根据文档,this example中提供的模型类似于以下文章: “Character-level Convolutional Networks for Text Classification”
我发现原始模型(在论文中提出)包含9层深,有6个卷积层和3个完全连接层,但实现的例子只包含两个卷积层:
with tf.variable_scope('CNN_Layer1'):
# Apply Convolution filtering on input sequence.
conv1 = tf.contrib.layers.convolution2d(
byte_list, N_FILTERS, FILTER_SHAPE1, padding='VALID')
# Add a RELU for non linearity.
conv1 = tf.nn.relu(conv1)
# Max pooling across output of Convolution+Relu.
pool1 = tf.nn.max_pool(
conv1,
ksize=[1, POOLING_WINDOW, 1, 1],
strides=[1, POOLING_STRIDE, 1, 1],
padding='SAME')
# Transpose matrix so that n_filters from convolution becomes width.
pool1 = tf.transpose(pool1, [0, 1, 3, 2])

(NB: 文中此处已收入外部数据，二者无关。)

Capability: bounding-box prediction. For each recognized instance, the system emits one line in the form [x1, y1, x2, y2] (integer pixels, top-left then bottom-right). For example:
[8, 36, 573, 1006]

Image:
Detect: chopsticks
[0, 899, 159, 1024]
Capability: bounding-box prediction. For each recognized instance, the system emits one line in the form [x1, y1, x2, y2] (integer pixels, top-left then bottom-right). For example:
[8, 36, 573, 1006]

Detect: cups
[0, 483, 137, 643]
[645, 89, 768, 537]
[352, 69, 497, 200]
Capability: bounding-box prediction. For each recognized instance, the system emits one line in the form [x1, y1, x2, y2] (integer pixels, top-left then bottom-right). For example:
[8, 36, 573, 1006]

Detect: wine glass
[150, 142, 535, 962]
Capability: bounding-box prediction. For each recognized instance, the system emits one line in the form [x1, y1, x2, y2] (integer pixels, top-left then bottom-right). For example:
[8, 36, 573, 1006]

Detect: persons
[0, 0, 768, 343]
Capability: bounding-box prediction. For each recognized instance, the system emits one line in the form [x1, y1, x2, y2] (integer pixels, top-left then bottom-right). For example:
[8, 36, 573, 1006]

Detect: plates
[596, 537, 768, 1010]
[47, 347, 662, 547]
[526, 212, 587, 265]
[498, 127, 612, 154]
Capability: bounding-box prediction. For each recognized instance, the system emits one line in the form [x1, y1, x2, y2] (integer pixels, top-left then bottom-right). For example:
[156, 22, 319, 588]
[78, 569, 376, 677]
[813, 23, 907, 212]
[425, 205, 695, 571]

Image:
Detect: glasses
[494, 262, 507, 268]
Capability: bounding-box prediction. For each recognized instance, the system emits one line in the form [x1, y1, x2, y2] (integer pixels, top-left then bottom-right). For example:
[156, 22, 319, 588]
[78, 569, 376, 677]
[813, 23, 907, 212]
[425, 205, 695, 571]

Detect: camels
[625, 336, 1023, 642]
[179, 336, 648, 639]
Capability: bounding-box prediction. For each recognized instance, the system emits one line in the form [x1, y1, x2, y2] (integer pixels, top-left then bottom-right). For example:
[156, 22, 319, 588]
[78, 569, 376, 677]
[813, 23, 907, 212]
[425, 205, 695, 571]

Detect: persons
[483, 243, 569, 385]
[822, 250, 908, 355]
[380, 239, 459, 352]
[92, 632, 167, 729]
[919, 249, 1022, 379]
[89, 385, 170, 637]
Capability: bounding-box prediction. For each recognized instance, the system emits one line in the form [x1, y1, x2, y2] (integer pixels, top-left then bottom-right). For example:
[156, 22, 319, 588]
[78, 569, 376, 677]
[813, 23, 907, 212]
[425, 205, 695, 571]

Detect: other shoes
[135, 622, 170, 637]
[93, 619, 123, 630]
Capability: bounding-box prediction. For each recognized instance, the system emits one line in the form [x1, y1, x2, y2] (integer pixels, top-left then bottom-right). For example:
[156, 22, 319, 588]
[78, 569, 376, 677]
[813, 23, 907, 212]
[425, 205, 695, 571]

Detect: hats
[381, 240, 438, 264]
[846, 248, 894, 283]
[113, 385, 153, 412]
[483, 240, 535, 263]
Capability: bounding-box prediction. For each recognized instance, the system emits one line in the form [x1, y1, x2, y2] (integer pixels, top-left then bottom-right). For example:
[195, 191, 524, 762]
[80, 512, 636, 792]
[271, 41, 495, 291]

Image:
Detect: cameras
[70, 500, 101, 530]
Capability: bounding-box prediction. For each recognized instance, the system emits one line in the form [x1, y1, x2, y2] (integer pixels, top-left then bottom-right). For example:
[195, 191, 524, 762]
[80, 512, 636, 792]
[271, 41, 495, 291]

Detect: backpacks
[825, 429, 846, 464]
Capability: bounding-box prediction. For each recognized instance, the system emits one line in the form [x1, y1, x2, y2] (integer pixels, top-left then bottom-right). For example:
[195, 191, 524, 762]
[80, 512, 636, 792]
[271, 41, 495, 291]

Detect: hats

with tf.variable_scope('CNN_Layer2'):
# Second level of convolution filtering.
conv2 = tf.contrib.layers.convolution2d(
pool1, N_FILTERS, FILTER_SHAPE2, padding='VALID')
# Max across each filter to get useful features for classification.
pool2 = tf.squeeze(tf.reduce_max(conv2, 1), squeeze_dims=[1])
如果有人可以帮我扩展这个模型以获得更多图层?
答案 0 :(得分:0)
与BVLC Caffenet相似:
def bvlc_caffenet(imgs,weights,biases): #mean减法 mean = tf.constant([123.68,116.779,103.939],dtype = tf.float32,shape = [1,1,1,3],name =' img_mean') images = imgs-mean
#CONV1 conv1 = tf.nn.conv2d(图像,权重[' c1'],[1,3,3,1],填充='有效') out1 = tf.nn.relu(tf.nn.bias_add(conv1,biases [' b1'])) pool1 = tf.nn.max_pool(out1,ksize = [1,3,3,1],strides = [1,2,2,1],padding =' VALID')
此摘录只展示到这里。